The Chronicle-Journal (Newspaper of the Northwest)
Wednesday, October 17, 2012
The merger of the Communications, Energy and Paperworkers Union of Canada and Canadian Auto Workers will benefit all of Northwestern Ontario, local union leaders say.
“I think it’s great for the people in Northwestern Ontario,” CEP Ontario Region vice-president Kim Ginter said Tuesday.
“(The amalgamated union) can show solidarity for one and another . . . supply more and better services for people, be a much more democratic and rank-and-file-run union for people, be more financially sound and offer more services for members,” said Ginter.

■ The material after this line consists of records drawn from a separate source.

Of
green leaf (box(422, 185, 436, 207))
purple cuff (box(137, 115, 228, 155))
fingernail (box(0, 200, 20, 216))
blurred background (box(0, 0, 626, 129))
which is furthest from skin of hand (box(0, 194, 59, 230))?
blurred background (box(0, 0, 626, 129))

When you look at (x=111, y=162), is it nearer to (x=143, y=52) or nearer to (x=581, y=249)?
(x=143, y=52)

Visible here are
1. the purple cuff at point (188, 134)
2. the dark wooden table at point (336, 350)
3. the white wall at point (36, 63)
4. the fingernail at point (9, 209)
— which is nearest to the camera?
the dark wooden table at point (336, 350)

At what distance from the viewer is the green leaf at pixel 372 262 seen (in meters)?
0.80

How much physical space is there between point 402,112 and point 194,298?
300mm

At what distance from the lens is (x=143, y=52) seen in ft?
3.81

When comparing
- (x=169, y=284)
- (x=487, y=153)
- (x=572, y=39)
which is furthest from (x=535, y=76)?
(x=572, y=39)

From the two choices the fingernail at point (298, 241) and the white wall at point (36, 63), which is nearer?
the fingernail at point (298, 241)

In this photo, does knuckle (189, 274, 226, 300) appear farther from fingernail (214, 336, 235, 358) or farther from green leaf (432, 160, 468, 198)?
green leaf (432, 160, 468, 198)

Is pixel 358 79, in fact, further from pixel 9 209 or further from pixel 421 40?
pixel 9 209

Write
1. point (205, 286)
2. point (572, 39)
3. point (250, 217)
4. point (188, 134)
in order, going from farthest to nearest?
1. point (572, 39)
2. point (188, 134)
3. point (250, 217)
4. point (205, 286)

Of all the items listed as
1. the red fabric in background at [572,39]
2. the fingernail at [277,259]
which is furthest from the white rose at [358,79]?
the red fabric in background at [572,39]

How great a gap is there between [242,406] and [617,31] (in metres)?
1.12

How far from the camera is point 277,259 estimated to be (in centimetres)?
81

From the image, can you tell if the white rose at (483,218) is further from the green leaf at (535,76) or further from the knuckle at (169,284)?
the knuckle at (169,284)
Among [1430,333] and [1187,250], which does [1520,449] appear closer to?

The CEP/CAW union, which was approved by the CEP membership on Monday and in August by CAW members, has yet to settle on a name. It will initially have more than 300,000 members across 20 sectors of the economy.
The consolidation follows years of manufacturing and forestry job losses that have reduced the number of union members to 30 per cent of the Canadian workforce.
Most of the membership would be concentrated in manufacturing, communications and transportation, but the merged union will also represent some public sector employees working in health, education and transit roles.
Details, including membership fees, will be worked out over the coming months by one of six committees that will toil ahead of a founding convention to be held, at the earliest, next summer.
Ginter predicts that the new union will have more power to negotiate contracts with employers.
“I think that companies have shown their nervousness about this,” he said.
“We will be able to put a lot more people on the street, and increase our media coverage, which will all help at the bargaining table.”
CAW Local 229 president Kari Jefford said the merger “is a very good move for the labour movement as a whole.
“The labour movement is rethinking, reorganizing and renewing itself, and the marriage between CAW and CEP is the first step in this process,” said Jefford.
She noted that “working people in Ontario and Canada are under the attack of very large national and international companies looking to take our resources from Canada, send them off to other countries with very unfair labour practices, and then, sell them back to us for huge profits.’’
Locally, she said, the region has “experienced huge negative impacts when our paper mills started closing due to the high costs of electricity, huge corporate tax cuts, ‘free’ trade agreements and the ‘competitive market’.
“When communities lose good-paying jobs replaced with low-paying jobs, no benefits or pensions, our tax bases shrink and we continue to spiral down,” she said.
“(With this merger) we will begin to try to balance the power of people in Canada,” said Jefford.
“When our numbers grow, so will our bargaining influences and power. The new union will continue to grow and find effective ways to work with employers and to positively influence all levels of government,” she added.
Ginter said the new union will also “have a new and bigger direction in organizing efforts.’’
Resources for increasing membership in the union will be doubled to $10 million per year, he said, noting that there a lot of unions waiting to see what happens with the CEP/CAW merger.
The new union will also be creating a mechanism that will allow students, retirees, the unemployed and others to join.
“There will be numerous more avenues for people to get involved and help move the workers’ agenda forward,” Ginter said.